Maybe like a localism as something you would say or something you would do. A good example is my first solo show I did in a gallery in Elephant and Castle in London called Plaza Plaza. The show title was “slummy”, but you’re scouse so you’ll know what that means, (loose change), and a lot of people don’t really know what that is at all, I didn’t realise. Something like that is something I really enjoy, like a localism, and I’ve been to lots of places. I’m originally from Ellesmere Port so I’m not scouse, I’d be known as a wool or something. I lived in liverpool city centre for a while and I used to run the royal standard a long time ago, and then I lived in Glasgow for like 5yrs, and then I lived in Newcastle for a couple of years, London for a couple of years, and now I live in York, and I studied in Leeds so I lived there for 3yrs as well, so I’ve lived in quite a lot of places, and I enjoy getting to learn and understand these kind of significant localisms in terms of what people call things and the way people go about things, and that’s just something I’m kinda interested in yeah. 

Do you think having to move around a lot has affected your work?

I think so yeah, like it’s definitely not coincidental, because like with work I’ve been to every single shopping centre in the uk, which is a weird thing to have done, but I like that, and I love going to places that I’ve never been to before. I think doing that and learning different ways and about different communities, and learning the way people work is kind of important to me, and it’s really reflective in the kind of photos that I take as well, which obviously leads back towards the window show documentation I did for open eye, because they’re all kind of localisms as such. 

How do you feel about being involved with the Independents Biennial overall? 
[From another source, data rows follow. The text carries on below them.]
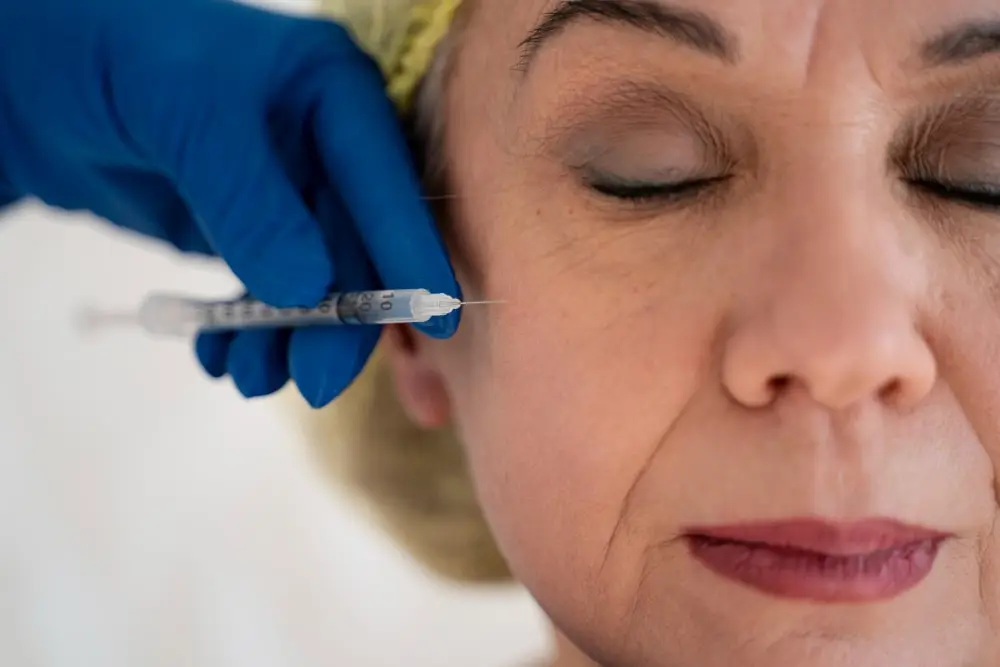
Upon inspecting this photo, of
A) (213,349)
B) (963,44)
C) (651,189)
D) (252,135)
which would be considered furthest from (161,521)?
(963,44)

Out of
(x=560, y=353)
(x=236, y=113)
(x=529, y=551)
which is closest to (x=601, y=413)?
(x=560, y=353)

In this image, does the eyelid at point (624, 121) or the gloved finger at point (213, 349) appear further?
the gloved finger at point (213, 349)

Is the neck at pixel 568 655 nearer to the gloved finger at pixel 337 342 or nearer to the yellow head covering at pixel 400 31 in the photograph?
the gloved finger at pixel 337 342

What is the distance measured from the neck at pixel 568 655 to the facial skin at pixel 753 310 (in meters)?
0.20

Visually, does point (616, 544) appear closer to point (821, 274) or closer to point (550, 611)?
point (550, 611)

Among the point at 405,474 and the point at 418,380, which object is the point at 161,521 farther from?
the point at 418,380

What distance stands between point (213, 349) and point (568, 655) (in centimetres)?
53

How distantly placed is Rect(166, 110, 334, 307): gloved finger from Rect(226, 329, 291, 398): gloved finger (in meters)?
0.09

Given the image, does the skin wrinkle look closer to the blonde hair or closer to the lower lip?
the lower lip

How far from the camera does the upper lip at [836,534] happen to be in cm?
70

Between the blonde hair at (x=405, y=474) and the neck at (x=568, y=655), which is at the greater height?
the neck at (x=568, y=655)

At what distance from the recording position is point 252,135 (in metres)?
0.92

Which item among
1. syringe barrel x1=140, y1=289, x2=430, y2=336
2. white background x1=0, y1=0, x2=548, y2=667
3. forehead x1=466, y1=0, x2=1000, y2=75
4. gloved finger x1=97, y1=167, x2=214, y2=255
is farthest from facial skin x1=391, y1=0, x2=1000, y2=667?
white background x1=0, y1=0, x2=548, y2=667

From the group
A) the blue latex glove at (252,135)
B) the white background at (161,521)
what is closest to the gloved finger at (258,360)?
the blue latex glove at (252,135)
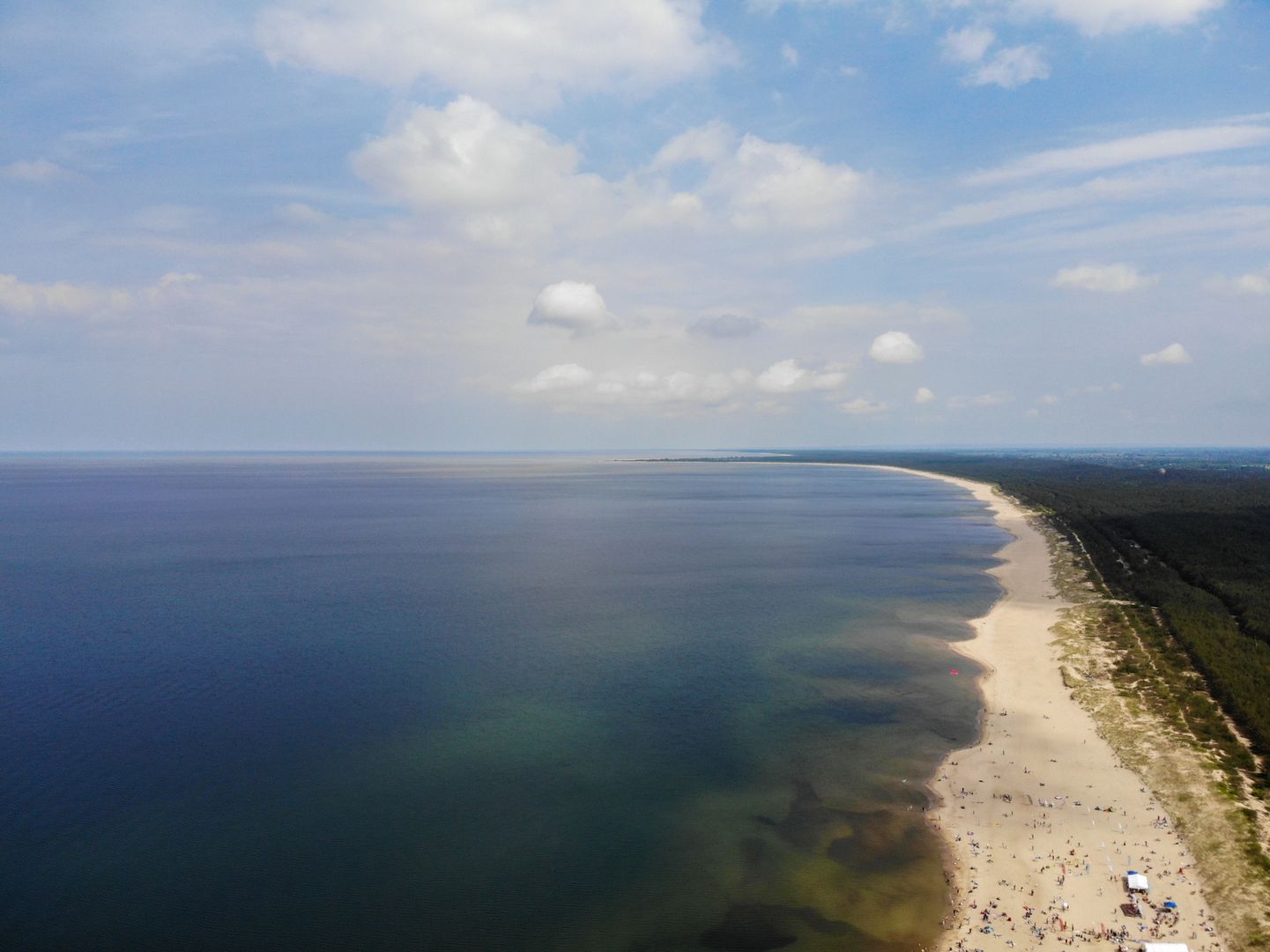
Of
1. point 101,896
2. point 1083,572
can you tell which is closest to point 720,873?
point 101,896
I think for me, as an artist I don’t really chase opportunities or apply to a lot of stuff, because I don’t have a lot of time, and I only really apply to things that I know I’d actually really want to do. My time is really precious to me cos I only get 5 weeks off a year and I’m working 40hrs a week, and it’s not just about the hours you work but also the headspace it takes up, so the fact that I really wanted to show in the window was good, and the Indy biennial was able to facilitate me to do that, so getting paid for my time made me feel like it way okay to take time off work to be able to do that because it’s not a holiday and I’m still getting paid. It made it feel like it was an actual job to do rather than like a hobby, because otherwise having to take time off to sort through all those photos would just feel like a horrible task, but the fact that we’ve been paid to do it, it feels like it’s facilitated in a way that makes it feel like a job, so it makes me feel a lot better about doing it. I’ve got to a certain point in making art now whereI used to be up for doing everything for free, but you get to a certain point where you’re like I can’t do this anymore, like my time is more precious to me. I think that’s the main point for me, like the facilitation of that has been excellent.